* Work instruction 1 *
Answer these questions about the code review post:
(a) Who wrote the post, and on what date?
(b) What does commitlog generate, and from what?
(c) What does the writer always check first when performing a code review?
* Work instruction 2 *
Transcribe the part of the code review post that opens with the words containing "Aliezsid is asking" and closes with "his projects here.".

Performing a code review
Earlier today a user with the handle /aliezsid made a post on Reddit asking for a code review. I needed something to do for my cofee break…
by Percy Bolmér, December 30, 2020
Earlier today a user with the handle /aliezsid made a question on Reddit asking for a code review. I needed something to do for my cofee break, so I thought why not.
Aliezsid is asking for a code review for his new project commitlog. I visited his GitHub to see what t project was about, seems its a tool to generate change logs based on commit history for a repository on GitHub. I really like his idea, so I decided to do a small review.
You can read about his projects here.
Reconnaissance
The first thing I do when performing code reviews are always checking out the documentation. I need to gather a understanding of the library and what the idea behind it is.

* Given records *
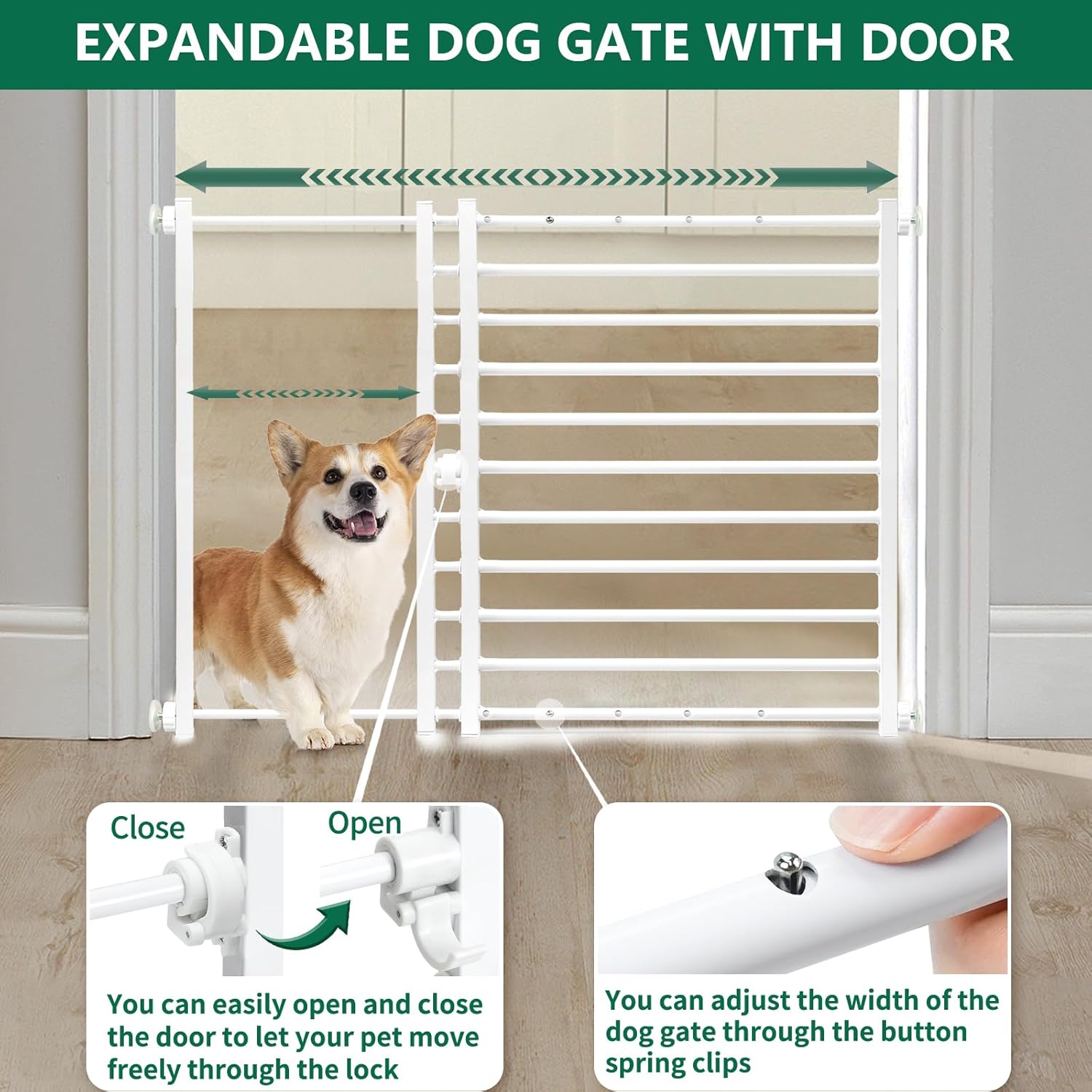 EXPANDABLE DOG GATE WITH DOOR

Close

Open

You can easily open and close the door to let your pet move freely through the lock

You can adjust the width of the dog gate through the button spring clips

* Written solution 1 *
(a) Percy Bolmér, December 30, 2020
(b) Change logs, based on the commit history of a repository on GitHub
(c) The documentation

* Written solution 2 *
Aliezsid is asking for a code review for his new project commitlog. I visited his GitHub to see what t project was about, seems its a tool to generate change logs based on commit history for a repository on GitHub. I really like his idea, so I decided to do a small review.
You can read about his projects here.